* YOUR INSTRUCTIONS
Your copy should repeat the data that follows exactly and contain no image.

* GIVEN MATERIAL
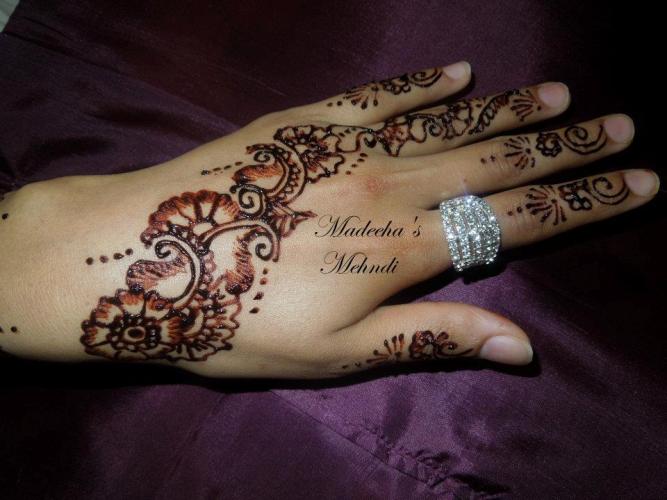 Madeeha’s Latest Hand Mehndi Designs 2013 For Eid 00211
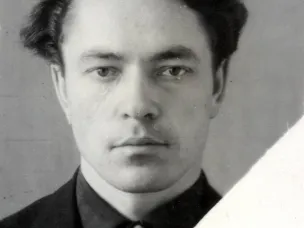 К 90-летию архитектора Б.Ф. Холуева (по документам личного фонда Р-58 ГАСДНО)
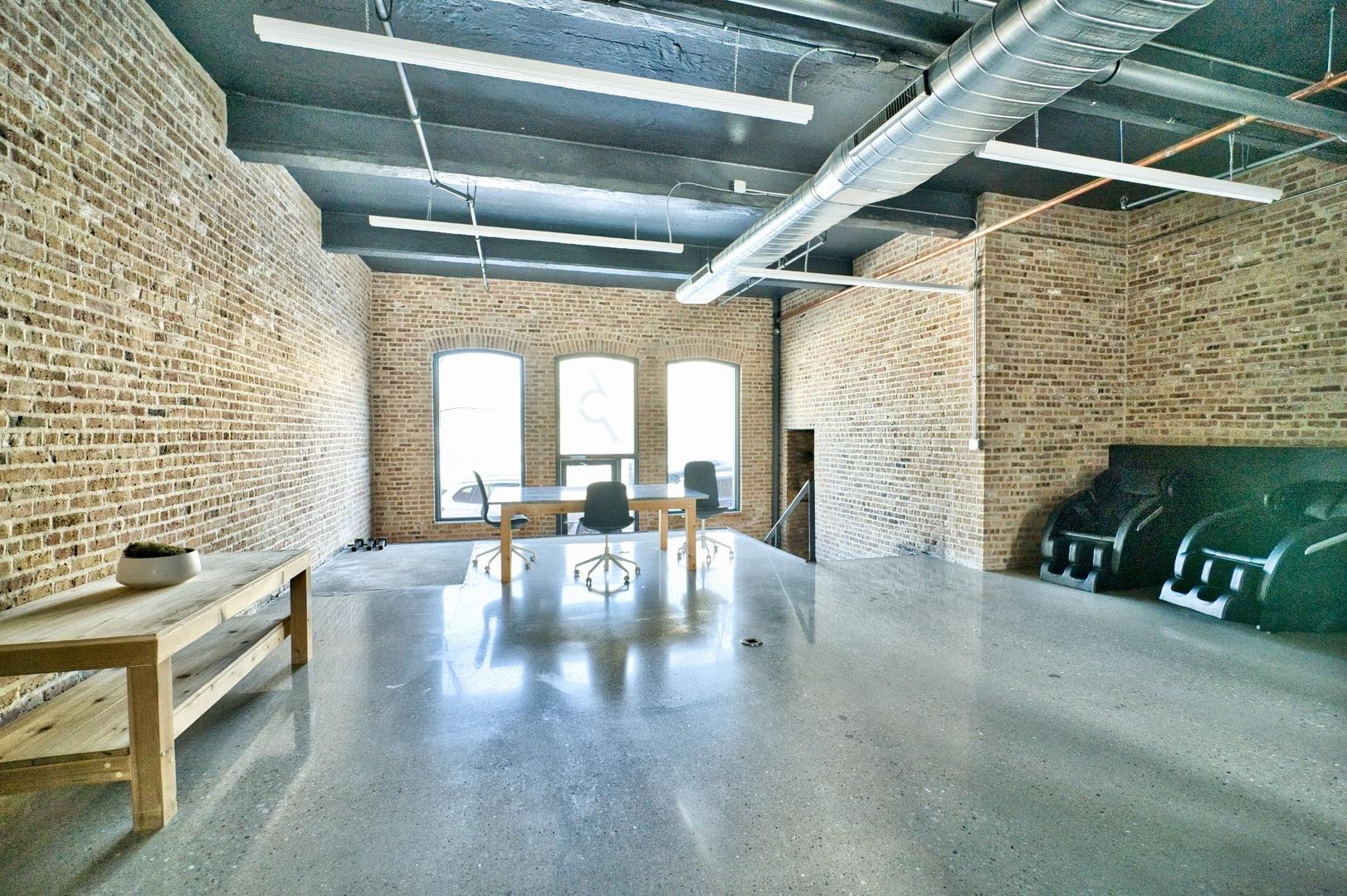 833 W Chicago Avenue, Chicago, IL 60642 - MLS# 12335265 | C21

* ANSWER BELOW
 Madeeha’s Latest Hand Mehndi Designs 2013 For Eid 00211
 К 90-летию архитектора Б.Ф. Холуева (по документам личного фонда Р-58 ГАСДНО)
 833 W Chicago Avenue, Chicago, IL 60642 - MLS# 12335265 | C21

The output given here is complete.